**THINGS TO DO:**
1. List every Sherlock Holmes story that the excerpt on debugging and Sherlock Holmes cites by title.
2. Write what comes next in the passage on debugging and Sherlock Holmes, starting after its final sentence.

**EXCERPT PROVIDED:**
Problems may be solved in the study which have baffled all those who sought a solution by the aid of their senses. To carry the art, however, to its highest pitch, it is necessary that the reasoner should be able to utilize all the facts which have come to his knowledge; and this in itself implies, as you will readily see, a possession of all knowledge, which, even in these days of free education and encyclopedias, is a somewhat rare accomplishment.
When developing applications software, it’s as important to understand the application as the software to be able to diagnose defects. Back in the bad old days, corporate information technology (IT) departments were referred to as data processing (DP). Those DP departments employed an artificial separation of tasks between systems analysts and programmers. Systems analysts talked with the users, understood their requirements, and translated them into specifications for programmers to implement.
Nowadays, most development methodologies encourage programmers to work closely with users to develop prototypes, create specifications, and the like. The Extreme Programming movement, not surprisingly, has taken this trend to its logical conclusion [Be99]. It advocates daily feedback from the users on what the programmers created the previous day. Not every project can be developed using the Extreme Programming approach, but the advocacy of close interaction with the client is a good idea.
Domain-specific knowledge makes it possible to identify problems in logic that are plain to the user of the application. At a minimum, you should learn enough about the application domain to master its jargon and fundamental concepts. If you’re using the object-oriented analysis and design methodology, you will be identifying entities in the real world that should be modeled by objects in your program. This is difficult without having some understanding of the application domain.
In The Adventure of the Copper Beeches [Do92], a young woman asks Holmes’s advice. She wants to know whether she should take a position as a governess, which has some unusual requirements. She decides to take the job and promises to telegraph Holmes if she needs help. As Holmes waits for an update on her situation, Watson observes him muttering, “Data! Data! Data! I can’t make bricks without clay.”
In A Study in Scarlet [Do88], we’re first introduced to the characters of Dr. Watson and Sherlock Holmes. Inspector Gregson of Scotland Yard asks Holmes to help him with a baffling case of murder. Holmes and Watson review the scene of the crime, and Holmes makes a number of deductions about the murderer. Holmes and Watson then head off to interview the policeman who found the corpse. On the way, Holmes remarks, “There is nothing like first-hand evidence.”
One of the fundamental tenets of modern science is that results must be reproducible to be accepted. Holmes understood this principle well. The police he worked with were often convinced that a suspect was guilty based on their view that the suspect had a motive. Motives are purely subjective. They can’t be observed or measured.
Holmes focuses on facts. He seeks to establish that a suspect has access to the means used to commit the crime and opportunity to commit the crime. These criteria are objective and can be proved or disproved with facts.
Don’t accept defect reports unless you’re given sufficient data to reproduce the problem. If you don’t have sufficient data to reproduce the problem, you only have second-hand evidence that a problem exists. You can get very frustrated attempting to debug an alleged defect without sufficient data.
Just because someone is technically adept, don’t assume that person is capable of providing a reproducible defect description. Some of the most useless defect reports we have ever received were written by experienced programmers.
In A Case of Identity [Do92], Holmes is visited by a young woman who wishes to find her fianc , who disappeared shortly before they were to be married. As she describes the man, Holmes remarks on the value of the details she is providing: “It has long been an axiom of mine that the little things are infinitely the most important.”

Stored data entries

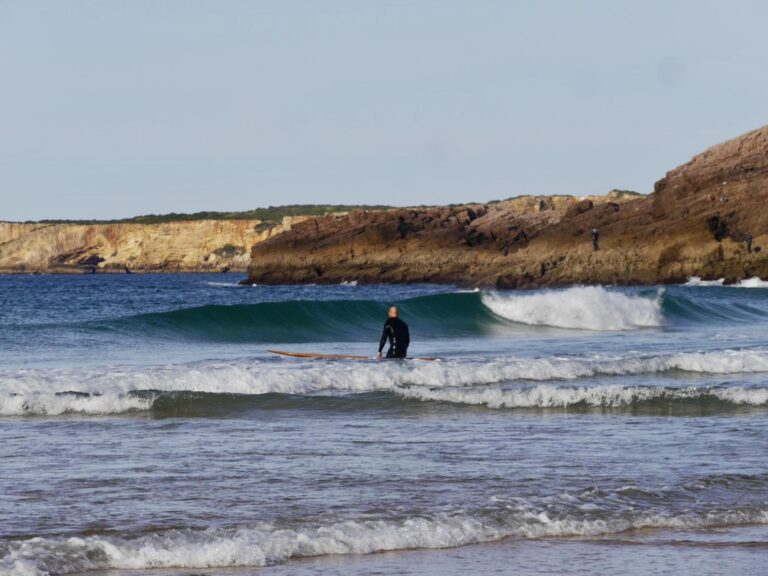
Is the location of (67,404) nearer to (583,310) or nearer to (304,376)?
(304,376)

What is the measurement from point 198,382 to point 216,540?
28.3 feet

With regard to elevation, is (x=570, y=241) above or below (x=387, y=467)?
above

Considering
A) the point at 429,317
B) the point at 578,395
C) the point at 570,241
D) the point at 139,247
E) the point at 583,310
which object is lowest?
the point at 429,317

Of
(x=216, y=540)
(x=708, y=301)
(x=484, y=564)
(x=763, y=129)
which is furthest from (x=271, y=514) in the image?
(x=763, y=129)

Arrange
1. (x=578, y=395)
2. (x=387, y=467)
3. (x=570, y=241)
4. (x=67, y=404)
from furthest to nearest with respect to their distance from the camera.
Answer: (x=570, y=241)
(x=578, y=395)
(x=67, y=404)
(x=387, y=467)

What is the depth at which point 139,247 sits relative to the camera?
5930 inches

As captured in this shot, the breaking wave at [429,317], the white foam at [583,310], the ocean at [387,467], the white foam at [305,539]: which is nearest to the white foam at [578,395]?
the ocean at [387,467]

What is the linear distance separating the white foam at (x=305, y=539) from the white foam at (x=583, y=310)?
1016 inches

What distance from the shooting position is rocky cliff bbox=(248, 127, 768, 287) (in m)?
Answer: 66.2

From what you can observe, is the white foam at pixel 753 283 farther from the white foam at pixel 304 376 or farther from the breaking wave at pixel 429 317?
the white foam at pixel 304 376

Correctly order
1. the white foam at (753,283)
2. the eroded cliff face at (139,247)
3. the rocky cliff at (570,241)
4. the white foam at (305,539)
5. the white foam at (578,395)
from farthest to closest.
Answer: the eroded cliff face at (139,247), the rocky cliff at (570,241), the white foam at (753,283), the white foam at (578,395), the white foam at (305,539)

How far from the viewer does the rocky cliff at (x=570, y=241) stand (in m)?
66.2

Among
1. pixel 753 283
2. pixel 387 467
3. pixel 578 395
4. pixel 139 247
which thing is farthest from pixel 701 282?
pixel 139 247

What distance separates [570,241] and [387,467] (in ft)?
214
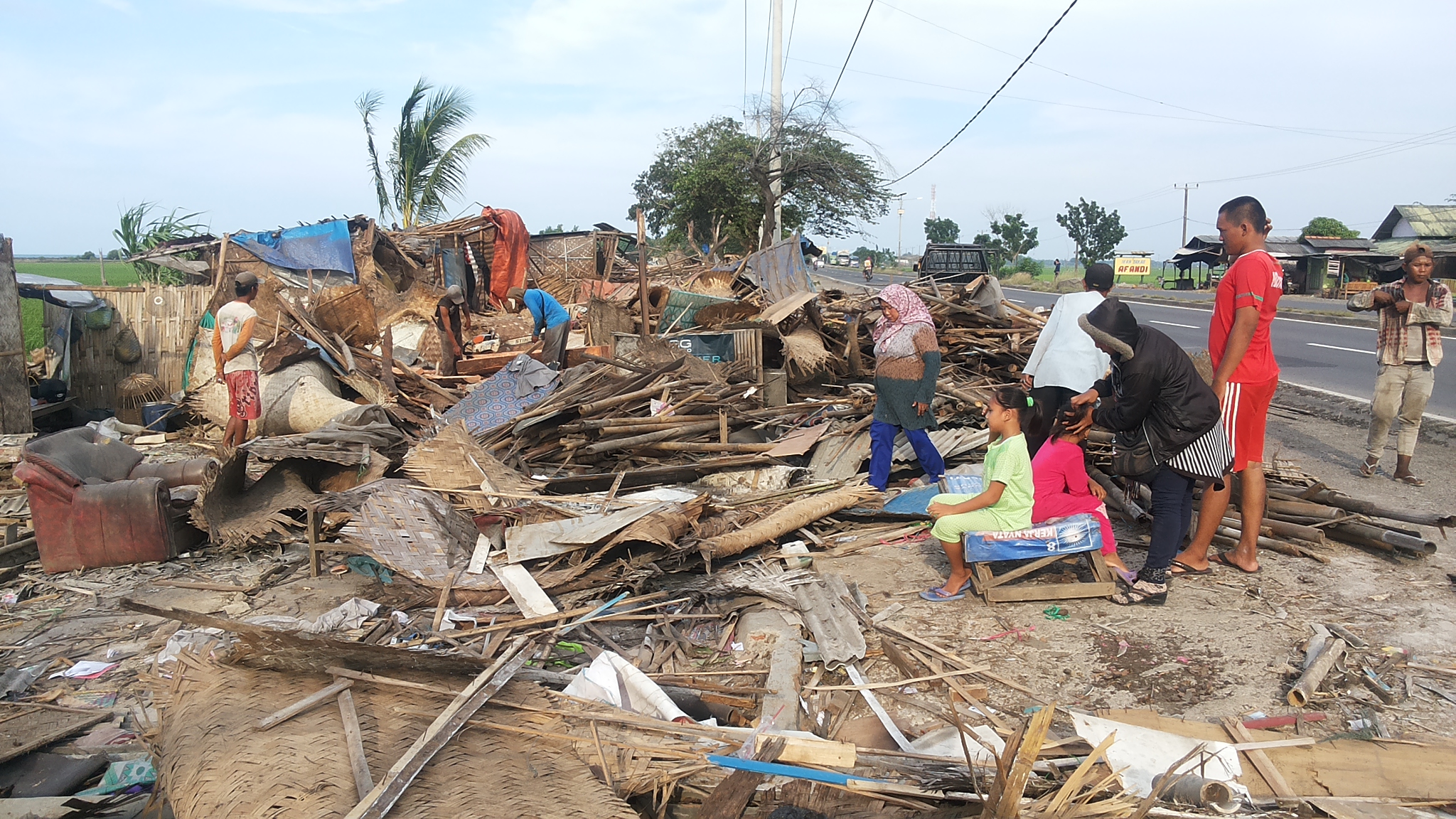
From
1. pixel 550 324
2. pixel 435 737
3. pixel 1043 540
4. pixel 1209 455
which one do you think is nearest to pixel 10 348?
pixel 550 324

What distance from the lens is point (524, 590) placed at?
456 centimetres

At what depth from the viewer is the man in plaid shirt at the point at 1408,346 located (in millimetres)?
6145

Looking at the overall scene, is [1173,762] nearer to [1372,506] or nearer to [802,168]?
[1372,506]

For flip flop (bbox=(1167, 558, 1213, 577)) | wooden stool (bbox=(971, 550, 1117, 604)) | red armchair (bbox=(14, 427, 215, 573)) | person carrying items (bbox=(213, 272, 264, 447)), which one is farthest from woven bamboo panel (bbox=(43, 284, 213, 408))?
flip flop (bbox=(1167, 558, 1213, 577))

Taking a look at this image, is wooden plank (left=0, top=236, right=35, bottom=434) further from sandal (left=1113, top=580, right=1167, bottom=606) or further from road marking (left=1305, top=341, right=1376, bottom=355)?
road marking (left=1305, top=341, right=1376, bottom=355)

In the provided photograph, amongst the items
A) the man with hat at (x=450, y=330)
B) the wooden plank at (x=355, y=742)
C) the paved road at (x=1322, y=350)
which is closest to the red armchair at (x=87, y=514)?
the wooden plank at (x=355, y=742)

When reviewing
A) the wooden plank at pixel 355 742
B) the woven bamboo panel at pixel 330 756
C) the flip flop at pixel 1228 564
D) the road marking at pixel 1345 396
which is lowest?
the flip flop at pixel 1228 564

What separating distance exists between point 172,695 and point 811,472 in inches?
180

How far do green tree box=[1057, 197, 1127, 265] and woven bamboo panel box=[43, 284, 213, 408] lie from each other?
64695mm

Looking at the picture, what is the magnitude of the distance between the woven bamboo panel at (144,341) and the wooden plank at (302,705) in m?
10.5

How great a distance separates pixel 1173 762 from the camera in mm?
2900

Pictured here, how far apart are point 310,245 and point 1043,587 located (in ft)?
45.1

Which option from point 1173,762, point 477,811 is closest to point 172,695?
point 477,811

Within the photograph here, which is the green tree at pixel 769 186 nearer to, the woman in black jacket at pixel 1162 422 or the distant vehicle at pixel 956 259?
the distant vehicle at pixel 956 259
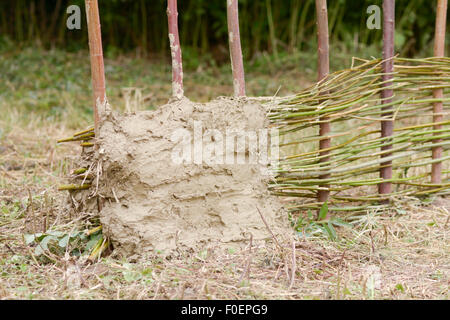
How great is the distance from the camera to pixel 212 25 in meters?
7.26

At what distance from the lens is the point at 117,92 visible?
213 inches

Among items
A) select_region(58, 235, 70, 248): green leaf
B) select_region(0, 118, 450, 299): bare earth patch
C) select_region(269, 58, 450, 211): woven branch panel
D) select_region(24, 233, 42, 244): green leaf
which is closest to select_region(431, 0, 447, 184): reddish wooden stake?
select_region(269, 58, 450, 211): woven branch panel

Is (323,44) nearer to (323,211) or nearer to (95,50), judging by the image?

**SOLVED PROBLEMS:**
1. The Adventure of the Copper Beeches, A Study in Scarlet, A Case of Identity

2.
In The Boscombe Valley Mystery [Do92], Holmes requests that Watson take a few days away from his practice and his wife. He wants a companion to journey with him to investigate an unusual murder case near the Welsh border. Holmes describes the murderer in great detail to police detective Lestrade, after observing the scene of the crime. Lestrade leaves to pursue his own methods. Holmes then explains to Watson how he came to be certain of the details of his description: “You know my method. It is founded upon the observance of trifles.”
In The Man with a Twisted Lip [Do92], Watson discovers Holmes in disguise in an opium den. Watson is helping a woman who believes she saw her husband looking out the window on the second floor of that same building. The husband seems to have disappeared, and evidence indicates that he may have been murdered. When Holmes and Watson visit her home, she receives a letter indicating that he’s alive. Holmes observes several interesting characteristics of the letter and envelope and observes, “It is, of course a trifle, but there is nothing so important as trifles.”
In A Study in Scarlet [Do88], Holmes solves a case of revenge murder, which had taken the victims and their pursuer across the Atlantic. Holmes reviews how he solved the case with Watson: “I have already explained to you that what is out of the common is usually a guide rather than a hindrance.”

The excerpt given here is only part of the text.